• Text provided
***
Eucalyptol (1,8-Cineole) Exhibits Anti-seizure Activity Potentially via Modulation of the Nitric Oxide Pathway

Abstract

Background: Seizures remain a major therapeutic challenge, and novel neuroprotective agents are under investigation. Eucalyptol (1,8-cineole), a monoterpene ether with antioxidant properties, has shown neuroprotective potential; however, its anti-seizure mechanism is not fully elucidated. Objectives: The present study evaluated the anti-seizure effects of eucalyptol in a pentylenetetrazol (PTZ)-induced seizure model in mice and examined the involvement of the nitric oxide (NO) pathway. Methods: Seventy-two NMRI mice were randomly allocated into control and treatment groups. Eucalyptol (30, 100, 300, or 600 mg/kg, i.p.) was administered with or without L-NAME (10 mg/kg, non-selective NOS inhibitor) or L-arginine (45 mg/kg, NO precursor). Seizure thresholds were determined via intravenous PTZ infusion. Brain and serum samples were analyzed for malondialdehyde (MDA), total antioxidant capacity (TAC), NO content, and hippocampal inducible and neuronal (nNOS) NO synthase gene expression. Results: Eucalyptol at 300 and 600 mg/kg significantly increased seizure thresholds (25.26 ± 7.47 and 26.11 ± 4.64 mg/kg vs 10.15 ± 1.67 in control; P < 0.05). L-NAME enhanced the effect of 30 mg/kg eucalyptol, while L-arginine attenuated the effect at 600 mg/kg. Effective doses also reduced MDA, NO, and increased TAC levels and normalized iNOS expression in hippocampal tissue. Conclusions: Eucalyptol at higher doses delays seizure onset and mitigates oxidative stress, possibly via modulation of the nitrergic pathway. These findings support further investigation of eucalyptol as a candidate for seizure management.
***
• Provided information
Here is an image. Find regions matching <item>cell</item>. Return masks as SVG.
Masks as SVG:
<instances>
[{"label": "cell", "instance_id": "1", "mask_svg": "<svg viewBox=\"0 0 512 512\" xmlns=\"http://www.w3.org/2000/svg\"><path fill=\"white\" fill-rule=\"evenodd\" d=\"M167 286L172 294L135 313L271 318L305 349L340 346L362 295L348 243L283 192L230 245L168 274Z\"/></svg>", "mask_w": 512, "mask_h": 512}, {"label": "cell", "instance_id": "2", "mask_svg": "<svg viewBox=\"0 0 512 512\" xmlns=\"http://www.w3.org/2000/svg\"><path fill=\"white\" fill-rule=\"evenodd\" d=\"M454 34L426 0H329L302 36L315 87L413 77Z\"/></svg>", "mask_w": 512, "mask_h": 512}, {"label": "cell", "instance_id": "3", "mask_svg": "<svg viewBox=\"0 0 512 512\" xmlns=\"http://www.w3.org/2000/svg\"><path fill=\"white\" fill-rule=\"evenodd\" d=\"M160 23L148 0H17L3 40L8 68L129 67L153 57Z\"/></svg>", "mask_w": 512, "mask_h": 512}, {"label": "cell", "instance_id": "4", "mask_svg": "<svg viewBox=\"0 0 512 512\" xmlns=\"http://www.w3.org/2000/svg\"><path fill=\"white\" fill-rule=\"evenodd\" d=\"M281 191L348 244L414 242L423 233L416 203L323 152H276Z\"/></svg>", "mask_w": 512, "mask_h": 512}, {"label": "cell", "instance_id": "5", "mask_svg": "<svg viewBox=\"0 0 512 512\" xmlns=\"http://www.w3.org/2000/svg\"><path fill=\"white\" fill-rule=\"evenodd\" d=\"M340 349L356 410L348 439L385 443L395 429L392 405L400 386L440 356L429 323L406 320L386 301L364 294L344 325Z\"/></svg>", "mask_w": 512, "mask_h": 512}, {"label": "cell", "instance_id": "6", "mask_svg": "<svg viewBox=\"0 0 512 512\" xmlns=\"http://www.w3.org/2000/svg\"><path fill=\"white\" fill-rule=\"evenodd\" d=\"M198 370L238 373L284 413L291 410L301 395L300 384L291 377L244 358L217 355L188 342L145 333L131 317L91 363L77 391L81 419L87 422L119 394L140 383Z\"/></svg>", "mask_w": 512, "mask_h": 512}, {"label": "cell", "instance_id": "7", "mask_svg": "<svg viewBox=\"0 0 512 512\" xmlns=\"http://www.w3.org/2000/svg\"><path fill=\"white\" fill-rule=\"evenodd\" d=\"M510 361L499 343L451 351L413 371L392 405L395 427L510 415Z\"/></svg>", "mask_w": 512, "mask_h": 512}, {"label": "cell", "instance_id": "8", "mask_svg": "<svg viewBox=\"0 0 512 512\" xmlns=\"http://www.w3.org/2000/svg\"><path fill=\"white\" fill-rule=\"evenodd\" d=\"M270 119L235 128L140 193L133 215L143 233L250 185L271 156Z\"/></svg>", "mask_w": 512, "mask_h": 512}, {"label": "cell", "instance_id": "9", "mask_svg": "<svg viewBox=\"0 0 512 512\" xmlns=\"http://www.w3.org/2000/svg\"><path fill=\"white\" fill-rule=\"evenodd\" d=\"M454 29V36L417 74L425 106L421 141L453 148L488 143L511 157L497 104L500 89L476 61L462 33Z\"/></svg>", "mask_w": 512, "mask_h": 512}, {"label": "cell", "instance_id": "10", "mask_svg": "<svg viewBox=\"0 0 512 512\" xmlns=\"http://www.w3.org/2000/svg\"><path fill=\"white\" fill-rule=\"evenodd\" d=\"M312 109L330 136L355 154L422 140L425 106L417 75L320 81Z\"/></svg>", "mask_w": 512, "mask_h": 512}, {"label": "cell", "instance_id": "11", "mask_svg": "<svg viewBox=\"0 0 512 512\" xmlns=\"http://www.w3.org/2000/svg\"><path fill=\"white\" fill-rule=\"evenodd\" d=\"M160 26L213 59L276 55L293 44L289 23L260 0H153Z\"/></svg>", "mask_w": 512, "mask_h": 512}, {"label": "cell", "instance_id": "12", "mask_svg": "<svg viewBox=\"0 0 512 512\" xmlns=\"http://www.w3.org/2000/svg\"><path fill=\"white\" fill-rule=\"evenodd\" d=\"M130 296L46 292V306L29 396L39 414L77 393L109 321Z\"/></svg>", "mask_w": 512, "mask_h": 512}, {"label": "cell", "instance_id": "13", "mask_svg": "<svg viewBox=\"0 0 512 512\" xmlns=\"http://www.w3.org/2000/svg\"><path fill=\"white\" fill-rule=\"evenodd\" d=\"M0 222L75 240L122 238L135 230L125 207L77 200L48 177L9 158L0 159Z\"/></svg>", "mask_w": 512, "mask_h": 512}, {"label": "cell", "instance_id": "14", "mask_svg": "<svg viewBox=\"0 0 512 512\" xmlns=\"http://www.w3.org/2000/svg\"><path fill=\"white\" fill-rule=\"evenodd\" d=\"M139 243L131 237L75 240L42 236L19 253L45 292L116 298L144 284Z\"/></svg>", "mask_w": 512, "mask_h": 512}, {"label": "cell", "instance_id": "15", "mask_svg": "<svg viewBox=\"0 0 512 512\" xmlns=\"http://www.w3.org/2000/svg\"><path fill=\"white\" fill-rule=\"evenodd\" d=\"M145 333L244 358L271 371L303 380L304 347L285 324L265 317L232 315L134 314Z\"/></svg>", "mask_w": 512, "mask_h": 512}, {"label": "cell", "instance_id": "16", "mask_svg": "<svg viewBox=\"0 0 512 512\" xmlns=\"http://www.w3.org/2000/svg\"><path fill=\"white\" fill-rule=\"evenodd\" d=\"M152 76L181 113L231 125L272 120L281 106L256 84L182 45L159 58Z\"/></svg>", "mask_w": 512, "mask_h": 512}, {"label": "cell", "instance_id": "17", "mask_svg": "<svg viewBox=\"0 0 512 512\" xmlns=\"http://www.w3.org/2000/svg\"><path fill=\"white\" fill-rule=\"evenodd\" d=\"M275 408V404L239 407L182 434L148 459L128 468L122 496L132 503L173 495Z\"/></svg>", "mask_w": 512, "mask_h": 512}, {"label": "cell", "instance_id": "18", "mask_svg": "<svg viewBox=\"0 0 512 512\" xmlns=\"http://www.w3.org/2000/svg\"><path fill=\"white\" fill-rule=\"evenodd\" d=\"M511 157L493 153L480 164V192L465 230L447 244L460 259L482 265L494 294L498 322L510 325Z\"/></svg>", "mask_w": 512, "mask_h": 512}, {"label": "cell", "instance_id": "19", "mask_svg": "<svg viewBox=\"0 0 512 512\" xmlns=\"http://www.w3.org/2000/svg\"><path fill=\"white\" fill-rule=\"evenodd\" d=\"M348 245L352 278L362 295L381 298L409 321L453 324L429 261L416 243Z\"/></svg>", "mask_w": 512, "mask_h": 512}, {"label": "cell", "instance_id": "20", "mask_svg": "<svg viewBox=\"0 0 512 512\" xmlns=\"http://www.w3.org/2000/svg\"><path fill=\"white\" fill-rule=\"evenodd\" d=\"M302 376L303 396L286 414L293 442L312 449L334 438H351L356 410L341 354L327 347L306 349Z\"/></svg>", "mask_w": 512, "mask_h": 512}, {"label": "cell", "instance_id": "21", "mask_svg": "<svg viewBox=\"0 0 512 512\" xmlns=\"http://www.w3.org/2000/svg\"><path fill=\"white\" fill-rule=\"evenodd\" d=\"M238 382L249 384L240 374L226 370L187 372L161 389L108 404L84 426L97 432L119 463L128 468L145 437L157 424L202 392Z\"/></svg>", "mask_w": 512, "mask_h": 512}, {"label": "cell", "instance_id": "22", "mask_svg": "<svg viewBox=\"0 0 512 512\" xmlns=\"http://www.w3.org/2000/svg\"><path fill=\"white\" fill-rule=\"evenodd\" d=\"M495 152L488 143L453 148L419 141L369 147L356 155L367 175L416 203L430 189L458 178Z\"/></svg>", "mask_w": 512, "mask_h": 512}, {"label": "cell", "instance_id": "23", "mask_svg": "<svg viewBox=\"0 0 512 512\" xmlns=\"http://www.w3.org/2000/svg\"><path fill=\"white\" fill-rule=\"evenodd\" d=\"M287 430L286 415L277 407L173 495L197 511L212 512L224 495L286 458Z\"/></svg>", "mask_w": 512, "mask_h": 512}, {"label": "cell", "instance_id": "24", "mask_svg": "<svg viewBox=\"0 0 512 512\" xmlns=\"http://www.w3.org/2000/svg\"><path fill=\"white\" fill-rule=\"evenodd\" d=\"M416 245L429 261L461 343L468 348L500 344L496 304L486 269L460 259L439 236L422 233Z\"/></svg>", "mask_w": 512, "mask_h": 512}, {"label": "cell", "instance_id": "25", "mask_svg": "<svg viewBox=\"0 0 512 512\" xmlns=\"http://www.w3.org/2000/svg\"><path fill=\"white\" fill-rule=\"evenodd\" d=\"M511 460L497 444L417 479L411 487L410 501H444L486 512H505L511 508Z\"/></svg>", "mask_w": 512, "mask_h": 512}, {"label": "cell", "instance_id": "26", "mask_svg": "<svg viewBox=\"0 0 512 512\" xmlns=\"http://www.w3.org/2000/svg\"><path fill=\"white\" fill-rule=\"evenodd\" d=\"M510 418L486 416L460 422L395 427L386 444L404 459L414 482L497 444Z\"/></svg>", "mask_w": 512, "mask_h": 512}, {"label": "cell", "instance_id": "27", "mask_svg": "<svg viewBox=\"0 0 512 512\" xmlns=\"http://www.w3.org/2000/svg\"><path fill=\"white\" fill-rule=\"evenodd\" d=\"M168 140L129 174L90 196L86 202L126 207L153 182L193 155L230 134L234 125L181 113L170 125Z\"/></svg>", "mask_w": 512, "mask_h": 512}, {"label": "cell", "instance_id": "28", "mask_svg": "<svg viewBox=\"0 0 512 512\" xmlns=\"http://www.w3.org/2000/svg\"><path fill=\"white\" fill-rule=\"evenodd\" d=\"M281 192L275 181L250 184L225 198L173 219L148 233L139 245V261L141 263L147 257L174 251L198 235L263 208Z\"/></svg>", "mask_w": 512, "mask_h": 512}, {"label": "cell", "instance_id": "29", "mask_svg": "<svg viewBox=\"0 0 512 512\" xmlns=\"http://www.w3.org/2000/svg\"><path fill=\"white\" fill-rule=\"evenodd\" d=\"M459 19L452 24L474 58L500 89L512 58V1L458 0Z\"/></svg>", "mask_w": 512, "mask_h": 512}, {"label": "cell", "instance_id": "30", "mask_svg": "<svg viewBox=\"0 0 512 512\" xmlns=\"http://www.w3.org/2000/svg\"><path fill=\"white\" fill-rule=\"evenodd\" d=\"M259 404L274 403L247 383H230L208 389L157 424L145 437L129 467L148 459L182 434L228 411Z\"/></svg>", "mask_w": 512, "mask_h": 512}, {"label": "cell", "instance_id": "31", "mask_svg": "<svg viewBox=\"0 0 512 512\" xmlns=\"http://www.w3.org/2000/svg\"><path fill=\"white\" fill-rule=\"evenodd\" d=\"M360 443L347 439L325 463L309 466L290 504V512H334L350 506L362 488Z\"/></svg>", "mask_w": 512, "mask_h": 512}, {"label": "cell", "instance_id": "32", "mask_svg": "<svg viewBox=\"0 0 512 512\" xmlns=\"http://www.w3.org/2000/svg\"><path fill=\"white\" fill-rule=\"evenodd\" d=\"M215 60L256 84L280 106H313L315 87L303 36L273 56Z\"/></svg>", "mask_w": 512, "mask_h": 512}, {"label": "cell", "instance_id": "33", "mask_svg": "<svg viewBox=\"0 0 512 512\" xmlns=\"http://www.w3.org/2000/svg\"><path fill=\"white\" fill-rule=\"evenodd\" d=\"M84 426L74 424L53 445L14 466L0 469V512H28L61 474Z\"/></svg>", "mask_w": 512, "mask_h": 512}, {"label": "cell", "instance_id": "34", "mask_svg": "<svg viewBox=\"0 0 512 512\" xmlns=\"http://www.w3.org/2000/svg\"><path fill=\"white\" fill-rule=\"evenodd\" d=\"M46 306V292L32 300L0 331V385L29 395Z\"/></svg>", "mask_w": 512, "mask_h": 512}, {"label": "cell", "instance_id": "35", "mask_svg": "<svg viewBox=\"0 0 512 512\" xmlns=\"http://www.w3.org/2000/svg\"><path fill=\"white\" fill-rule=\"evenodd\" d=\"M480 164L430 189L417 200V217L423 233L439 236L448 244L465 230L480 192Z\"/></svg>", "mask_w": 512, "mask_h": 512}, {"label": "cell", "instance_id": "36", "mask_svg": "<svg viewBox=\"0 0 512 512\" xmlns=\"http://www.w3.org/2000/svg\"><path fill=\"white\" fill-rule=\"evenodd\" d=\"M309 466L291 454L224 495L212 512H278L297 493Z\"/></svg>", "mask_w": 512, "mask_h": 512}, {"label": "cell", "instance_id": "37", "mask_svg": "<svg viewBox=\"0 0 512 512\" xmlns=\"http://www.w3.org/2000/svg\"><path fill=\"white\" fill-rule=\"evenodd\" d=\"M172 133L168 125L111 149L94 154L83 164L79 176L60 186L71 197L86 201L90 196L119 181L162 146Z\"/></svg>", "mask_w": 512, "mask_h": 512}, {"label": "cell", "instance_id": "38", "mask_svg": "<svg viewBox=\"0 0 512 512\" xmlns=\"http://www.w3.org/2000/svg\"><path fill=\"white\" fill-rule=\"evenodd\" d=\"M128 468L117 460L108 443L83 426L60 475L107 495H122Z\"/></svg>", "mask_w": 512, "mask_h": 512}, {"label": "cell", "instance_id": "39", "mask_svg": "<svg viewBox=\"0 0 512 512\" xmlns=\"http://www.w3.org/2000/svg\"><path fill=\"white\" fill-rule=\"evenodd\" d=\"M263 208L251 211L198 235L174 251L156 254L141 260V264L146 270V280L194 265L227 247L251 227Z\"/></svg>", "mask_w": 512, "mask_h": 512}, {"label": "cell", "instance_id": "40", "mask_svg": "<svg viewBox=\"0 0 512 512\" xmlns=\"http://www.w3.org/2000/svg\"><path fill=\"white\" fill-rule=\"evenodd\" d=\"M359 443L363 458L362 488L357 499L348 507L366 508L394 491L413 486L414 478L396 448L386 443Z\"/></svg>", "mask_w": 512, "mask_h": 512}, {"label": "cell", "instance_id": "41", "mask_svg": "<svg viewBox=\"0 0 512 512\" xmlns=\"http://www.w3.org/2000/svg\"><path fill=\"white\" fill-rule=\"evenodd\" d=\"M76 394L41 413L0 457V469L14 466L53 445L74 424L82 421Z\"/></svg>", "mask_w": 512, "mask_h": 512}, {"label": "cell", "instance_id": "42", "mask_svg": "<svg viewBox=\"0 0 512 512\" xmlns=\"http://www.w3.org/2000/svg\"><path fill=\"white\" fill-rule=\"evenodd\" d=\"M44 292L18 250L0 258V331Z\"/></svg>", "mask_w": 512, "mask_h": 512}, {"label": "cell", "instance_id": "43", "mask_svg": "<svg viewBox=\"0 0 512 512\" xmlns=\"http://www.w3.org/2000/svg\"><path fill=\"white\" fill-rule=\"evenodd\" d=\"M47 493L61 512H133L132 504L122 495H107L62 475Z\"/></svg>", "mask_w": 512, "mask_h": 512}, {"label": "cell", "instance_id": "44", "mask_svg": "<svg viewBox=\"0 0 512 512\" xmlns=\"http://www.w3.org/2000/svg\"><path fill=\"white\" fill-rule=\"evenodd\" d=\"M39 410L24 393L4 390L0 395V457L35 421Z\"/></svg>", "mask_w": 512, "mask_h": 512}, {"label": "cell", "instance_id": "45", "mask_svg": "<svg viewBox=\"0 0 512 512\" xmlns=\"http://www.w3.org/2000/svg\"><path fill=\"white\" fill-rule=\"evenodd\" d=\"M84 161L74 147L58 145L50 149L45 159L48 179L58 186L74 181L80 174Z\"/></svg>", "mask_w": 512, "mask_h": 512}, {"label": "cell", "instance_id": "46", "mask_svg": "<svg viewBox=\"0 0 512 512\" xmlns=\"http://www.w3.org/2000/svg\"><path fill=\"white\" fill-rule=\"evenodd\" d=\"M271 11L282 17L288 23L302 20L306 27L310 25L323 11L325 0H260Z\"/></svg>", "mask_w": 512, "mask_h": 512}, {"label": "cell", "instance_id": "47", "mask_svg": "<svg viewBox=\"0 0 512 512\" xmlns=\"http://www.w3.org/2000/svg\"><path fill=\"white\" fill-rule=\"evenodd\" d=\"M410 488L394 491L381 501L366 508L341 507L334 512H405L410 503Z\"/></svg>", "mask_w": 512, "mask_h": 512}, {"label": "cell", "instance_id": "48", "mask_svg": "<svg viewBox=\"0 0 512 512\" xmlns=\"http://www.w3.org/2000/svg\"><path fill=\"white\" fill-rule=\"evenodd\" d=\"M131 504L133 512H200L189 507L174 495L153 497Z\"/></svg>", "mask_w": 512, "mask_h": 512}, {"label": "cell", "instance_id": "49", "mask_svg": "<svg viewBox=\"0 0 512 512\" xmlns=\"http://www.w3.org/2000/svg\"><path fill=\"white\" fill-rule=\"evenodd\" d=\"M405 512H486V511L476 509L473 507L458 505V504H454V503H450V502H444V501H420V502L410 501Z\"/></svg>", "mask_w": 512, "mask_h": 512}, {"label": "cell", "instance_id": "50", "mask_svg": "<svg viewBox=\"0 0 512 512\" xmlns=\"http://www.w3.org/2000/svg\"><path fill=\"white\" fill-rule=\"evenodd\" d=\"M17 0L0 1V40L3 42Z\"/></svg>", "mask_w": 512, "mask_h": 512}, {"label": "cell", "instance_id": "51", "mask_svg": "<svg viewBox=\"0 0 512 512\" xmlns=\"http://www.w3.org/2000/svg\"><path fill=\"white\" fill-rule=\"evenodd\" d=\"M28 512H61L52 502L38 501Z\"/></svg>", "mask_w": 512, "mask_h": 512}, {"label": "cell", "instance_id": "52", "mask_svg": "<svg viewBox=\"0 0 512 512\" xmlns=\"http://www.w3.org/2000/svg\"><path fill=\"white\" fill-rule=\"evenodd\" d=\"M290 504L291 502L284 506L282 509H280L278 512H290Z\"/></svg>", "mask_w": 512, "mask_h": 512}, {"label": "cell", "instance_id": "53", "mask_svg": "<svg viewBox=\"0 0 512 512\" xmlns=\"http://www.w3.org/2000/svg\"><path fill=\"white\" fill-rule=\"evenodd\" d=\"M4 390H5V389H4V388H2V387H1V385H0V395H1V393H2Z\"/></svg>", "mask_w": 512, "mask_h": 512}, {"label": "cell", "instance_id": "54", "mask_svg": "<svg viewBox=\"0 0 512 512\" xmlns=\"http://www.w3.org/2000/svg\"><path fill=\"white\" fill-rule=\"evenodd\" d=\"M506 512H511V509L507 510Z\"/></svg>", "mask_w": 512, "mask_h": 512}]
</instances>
***
• Exercise
From the eucalyptol abstract, list every dose of eucalyptol given to the mice, with units.

• The completed task
30 mg/kg
100 mg/kg
300 mg/kg
600 mg/kg